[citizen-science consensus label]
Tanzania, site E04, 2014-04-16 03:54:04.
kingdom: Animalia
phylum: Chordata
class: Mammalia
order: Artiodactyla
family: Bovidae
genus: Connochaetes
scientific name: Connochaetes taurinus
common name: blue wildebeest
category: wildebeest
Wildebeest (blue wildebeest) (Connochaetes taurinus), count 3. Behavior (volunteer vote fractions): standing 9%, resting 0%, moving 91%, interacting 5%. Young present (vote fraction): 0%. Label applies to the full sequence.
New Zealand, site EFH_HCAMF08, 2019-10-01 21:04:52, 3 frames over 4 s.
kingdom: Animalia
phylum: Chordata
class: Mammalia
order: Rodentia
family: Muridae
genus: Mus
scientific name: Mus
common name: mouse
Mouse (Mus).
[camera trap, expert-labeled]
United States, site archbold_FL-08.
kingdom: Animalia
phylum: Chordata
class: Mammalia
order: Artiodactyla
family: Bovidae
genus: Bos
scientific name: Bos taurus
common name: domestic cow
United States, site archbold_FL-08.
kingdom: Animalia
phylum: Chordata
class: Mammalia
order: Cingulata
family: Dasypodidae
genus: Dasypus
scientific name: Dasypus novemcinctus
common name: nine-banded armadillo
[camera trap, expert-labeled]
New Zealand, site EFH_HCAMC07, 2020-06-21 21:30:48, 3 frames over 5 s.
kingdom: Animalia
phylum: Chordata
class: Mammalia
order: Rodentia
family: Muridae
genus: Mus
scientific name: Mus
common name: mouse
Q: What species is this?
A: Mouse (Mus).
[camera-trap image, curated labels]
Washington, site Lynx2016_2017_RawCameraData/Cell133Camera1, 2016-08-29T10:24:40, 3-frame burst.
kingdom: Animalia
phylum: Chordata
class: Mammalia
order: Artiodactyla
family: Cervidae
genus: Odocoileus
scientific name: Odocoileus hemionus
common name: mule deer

### Problem details
Output all of the entries, exactly as they are written.

### Exercise response
[citizen-science consensus label]
Tanzania, site E04, 2014-04-16 03:54:04.
kingdom: Animalia
phylum: Chordata
class: Mammalia
order: Artiodactyla
family: Bovidae
genus: Connochaetes
scientific name: Connochaetes taurinus
common name: blue wildebeest
category: wildebeest
Wildebeest (blue wildebeest) (Connochaetes taurinus), count 3. Behavior (volunteer vote fractions): standing 9%, resting 0%, moving 91%, interacting 5%. Young present (vote fraction): 0%. Label applies to the full sequence.
New Zealand, site EFH_HCAMF08, 2019-10-01 21:04:52, 3 frames over 4 s.
kingdom: Animalia
phylum: Chordata
class: Mammalia
order: Rodentia
family: Muridae
genus: Mus
scientific name: Mus
common name: mouse
Mouse (Mus).
[camera trap, expert-labeled]
United States, site archbold_FL-08.
kingdom: Animalia
phylum: Chordata
class: Mammalia
order: Artiodactyla
family: Bovidae
genus: Bos
scientific name: Bos taurus
common name: domestic cow
United States, site archbold_FL-08.
kingdom: Animalia
phylum: Chordata
class: Mammalia
order: Cingulata
family: Dasypodidae
genus: Dasypus
scientific name: Dasypus novemcinctus
common name: nine-banded armadillo
[camera trap, expert-labeled]
New Zealand, site EFH_HCAMC07, 2020-06-21 21:30:48, 3 frames over 5 s.
kingdom: Animalia
phylum: Chordata
class: Mammalia
order: Rodentia
family: Muridae
genus: Mus
scientific name: Mus
common name: mouse
Q: What species is this?
A: Mouse (Mus).
[camera-trap image, curated labels]
Washington, site Lynx2016_2017_RawCameraData/Cell133Camera1, 2016-08-29T10:24:40, 3-frame burst.
kingdom: Animalia
phylum: Chordata
class: Mammalia
order: Artiodactyla
family: Cervidae
genus: Odocoileus
scientific name: Odocoileus hemionus
common name: mule deer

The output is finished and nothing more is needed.